While chocolate might be an indulgent purchase by grocery shoppers, eggs are a staple. So, even when it isn’t Easter, consumers tend to watch egg prices closely, says Brian Earnest, an animal protein economist with CoBank.

“People know the last dozen eggs, what it cost them, just like they remember the last time they filled up the gas tank,” Earnest says.

Just like with gas prices in recent years, there’s been a lot to watch. The average cost of a dozen Grade A large eggs was $2.02 around Easter 2020, according to data from the U.S. Bureau of Labor Statistics, retrieved from the Federal Reserve Bank of St. Louis’ FRED site, a 38% jump from January of that year. That short-lived spike was brought on by sudden changes in consumer demand because of the COVID-19 pandemic.
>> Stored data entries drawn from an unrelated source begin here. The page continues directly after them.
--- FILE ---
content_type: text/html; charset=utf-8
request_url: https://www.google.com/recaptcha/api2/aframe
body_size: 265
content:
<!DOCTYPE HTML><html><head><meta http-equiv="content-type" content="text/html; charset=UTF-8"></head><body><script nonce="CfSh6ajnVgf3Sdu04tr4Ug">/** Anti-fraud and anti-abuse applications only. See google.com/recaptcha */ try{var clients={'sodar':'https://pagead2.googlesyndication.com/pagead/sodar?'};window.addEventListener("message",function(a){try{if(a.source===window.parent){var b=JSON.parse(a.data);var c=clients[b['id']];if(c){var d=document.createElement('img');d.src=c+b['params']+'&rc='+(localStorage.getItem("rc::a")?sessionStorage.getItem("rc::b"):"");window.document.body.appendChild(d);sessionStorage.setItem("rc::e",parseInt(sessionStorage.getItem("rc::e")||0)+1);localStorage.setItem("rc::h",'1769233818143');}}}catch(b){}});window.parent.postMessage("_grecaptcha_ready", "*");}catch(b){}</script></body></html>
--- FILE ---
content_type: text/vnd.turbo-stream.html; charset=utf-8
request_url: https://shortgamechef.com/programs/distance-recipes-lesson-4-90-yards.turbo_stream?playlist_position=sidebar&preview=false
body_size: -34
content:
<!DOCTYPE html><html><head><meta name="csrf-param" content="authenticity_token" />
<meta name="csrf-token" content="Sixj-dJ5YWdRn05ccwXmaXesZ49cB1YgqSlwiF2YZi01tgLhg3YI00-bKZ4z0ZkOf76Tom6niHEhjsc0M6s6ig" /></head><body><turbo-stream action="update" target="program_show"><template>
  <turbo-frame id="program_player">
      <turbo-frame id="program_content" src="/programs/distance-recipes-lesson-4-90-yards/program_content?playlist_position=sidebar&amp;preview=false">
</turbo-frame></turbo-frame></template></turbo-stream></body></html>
By Easter 2021, the average price of a dozen eggs was $1.62. The next year, it jumped to $2.52, and prices continued to skyrocket through 2023.

Eggs have been expensive the past two years primarily because of a highly contagious and deadly avian flu that has wreaked havoc on the U.S. egg supply. The virus is the main reason U.S. consumers saw the average price of a dozen eggs more than doubled between January 2022 and January 2023, when it peaked at $4.82.